Miriam Black is trying to live an ordinary life, keeping her ability to see how someone dies hidden...until a serial killer crosses her path. This is the second book in the Miriam Black series.
“Visceral and often brutal, this tale vibrates with emotional rawness that helps to paint a bleak, unrelenting picture of life on the edge.” —Publishers Weekly
Miriam is trying. Really, she is. But this whole “settling down thing” just isn’t working out.
She lives on Long Beach Island all year in a run-down, double-wide trailer. She works at a grocery store as a checkout girl. And her relationship with Louis—who’s on the road half the time in his truck—is subject to the mood swings Miriam brings to everything she does. It just isn’t going well.
Still, she’s keeping her psychic ability—to see when and how someone is going to die just by touching them—in check. But even that feels wrong somehow. Like she’s keeping a tornado stopped up in a tiny bottle. Then comes the one bad day that turns it all on her ear.

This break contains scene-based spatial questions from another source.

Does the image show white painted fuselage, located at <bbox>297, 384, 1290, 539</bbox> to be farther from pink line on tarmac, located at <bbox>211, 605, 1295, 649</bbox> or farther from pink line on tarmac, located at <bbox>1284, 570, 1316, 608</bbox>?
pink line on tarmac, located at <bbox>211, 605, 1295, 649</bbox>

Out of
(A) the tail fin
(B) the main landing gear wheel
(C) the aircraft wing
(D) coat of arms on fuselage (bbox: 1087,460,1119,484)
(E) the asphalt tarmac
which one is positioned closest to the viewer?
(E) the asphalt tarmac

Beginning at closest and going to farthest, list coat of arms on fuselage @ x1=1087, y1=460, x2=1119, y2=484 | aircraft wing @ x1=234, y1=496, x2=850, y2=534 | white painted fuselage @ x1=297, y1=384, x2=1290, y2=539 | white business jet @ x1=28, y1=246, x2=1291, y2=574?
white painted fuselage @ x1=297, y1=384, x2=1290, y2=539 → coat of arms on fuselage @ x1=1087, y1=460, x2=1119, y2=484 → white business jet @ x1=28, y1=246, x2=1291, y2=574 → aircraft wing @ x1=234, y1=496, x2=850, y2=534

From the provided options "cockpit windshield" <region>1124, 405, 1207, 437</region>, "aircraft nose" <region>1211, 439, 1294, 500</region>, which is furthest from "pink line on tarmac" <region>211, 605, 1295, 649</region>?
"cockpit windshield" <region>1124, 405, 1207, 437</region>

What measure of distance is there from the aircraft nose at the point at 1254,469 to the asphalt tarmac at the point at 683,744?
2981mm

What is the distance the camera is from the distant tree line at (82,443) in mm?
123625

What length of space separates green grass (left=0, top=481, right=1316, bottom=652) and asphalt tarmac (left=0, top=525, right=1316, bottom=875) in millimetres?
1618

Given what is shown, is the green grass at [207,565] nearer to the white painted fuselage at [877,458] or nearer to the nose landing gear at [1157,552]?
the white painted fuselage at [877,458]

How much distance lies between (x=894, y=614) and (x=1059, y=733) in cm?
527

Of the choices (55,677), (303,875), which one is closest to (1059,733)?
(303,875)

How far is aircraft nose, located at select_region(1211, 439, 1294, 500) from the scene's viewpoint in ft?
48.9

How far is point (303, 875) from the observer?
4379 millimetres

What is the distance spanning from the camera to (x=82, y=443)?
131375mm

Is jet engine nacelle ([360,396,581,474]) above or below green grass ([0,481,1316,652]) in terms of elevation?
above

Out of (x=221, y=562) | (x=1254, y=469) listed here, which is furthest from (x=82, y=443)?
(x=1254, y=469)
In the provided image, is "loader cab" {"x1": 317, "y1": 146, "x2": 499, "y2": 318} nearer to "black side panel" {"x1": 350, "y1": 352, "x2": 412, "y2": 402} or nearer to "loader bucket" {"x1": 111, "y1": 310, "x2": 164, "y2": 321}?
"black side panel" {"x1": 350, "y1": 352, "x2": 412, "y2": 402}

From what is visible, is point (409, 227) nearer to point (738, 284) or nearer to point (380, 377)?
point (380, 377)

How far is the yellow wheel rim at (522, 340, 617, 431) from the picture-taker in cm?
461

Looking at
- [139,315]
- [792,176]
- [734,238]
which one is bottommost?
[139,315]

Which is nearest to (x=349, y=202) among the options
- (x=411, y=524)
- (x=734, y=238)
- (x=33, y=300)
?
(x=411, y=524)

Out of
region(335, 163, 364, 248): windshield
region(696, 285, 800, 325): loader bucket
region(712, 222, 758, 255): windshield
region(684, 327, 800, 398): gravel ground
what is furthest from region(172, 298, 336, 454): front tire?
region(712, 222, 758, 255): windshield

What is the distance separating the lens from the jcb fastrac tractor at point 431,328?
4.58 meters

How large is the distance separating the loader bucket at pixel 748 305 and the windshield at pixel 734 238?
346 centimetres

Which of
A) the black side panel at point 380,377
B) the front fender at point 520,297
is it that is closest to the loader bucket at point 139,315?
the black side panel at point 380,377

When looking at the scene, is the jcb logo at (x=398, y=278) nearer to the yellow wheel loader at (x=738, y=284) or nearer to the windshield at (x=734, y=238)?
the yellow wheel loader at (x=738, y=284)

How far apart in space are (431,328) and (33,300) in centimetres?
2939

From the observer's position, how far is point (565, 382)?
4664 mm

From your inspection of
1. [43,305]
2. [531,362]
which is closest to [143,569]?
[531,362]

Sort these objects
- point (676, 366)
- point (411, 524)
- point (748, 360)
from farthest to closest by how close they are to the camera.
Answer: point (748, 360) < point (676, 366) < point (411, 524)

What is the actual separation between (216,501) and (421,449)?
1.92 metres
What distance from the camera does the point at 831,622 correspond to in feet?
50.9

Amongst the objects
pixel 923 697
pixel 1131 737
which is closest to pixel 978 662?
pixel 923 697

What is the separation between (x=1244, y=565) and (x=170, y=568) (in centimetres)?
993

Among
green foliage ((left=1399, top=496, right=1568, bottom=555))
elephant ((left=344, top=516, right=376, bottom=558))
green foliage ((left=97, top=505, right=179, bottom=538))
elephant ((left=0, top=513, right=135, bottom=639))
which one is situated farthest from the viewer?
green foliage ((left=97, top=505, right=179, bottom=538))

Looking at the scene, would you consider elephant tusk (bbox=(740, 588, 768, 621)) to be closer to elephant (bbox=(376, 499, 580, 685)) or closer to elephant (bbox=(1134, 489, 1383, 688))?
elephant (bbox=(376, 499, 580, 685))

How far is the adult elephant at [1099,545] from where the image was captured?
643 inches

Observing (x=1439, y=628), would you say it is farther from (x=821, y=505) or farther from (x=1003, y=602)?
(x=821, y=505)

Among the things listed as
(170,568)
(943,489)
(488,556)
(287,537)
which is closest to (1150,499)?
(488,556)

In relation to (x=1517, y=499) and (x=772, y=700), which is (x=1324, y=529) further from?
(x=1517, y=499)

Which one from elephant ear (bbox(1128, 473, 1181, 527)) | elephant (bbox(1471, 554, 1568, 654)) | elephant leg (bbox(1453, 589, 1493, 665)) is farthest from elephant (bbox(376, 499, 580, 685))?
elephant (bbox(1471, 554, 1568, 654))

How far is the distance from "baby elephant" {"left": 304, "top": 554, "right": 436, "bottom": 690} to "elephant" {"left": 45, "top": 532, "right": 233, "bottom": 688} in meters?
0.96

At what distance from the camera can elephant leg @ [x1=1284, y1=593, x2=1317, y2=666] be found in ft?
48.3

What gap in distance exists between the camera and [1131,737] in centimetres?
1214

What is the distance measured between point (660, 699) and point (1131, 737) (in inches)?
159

Wendig sends his potty-mouthed dysfunctional psychic heroine, Miriam Black, out on her scathing second adventure (after 2012's Blackbirds), equipped with the eerie ability to see the death of anyone she touches, except her long-suffering lover, Louis. In a grungy corner of New Jersey, this unlikely pair, "cautious guardian" Louis and "frazzled lunatic" Miriam, plunge into a grisly school for bad girls that conceals a horrifying scheme of kidnapping, torture, and murder. Wendig takes mythic bits from Egyptian, Greek, and Norse avian legends, pads his creepy narrative with allusions to T.S. Eliot's Waste Land, and loses no opportunity to attribute Miriam's unusual insights and abilities to her adolescent angst, brought on by her religious-zealot mother and a wallop to the head with a red snow shovel wielded by the mother of the boy who got teenage Miriam pregnant. Not for the squeamish, this attempted exploration of primal fears loses much of its intended impact through injudicious overkill.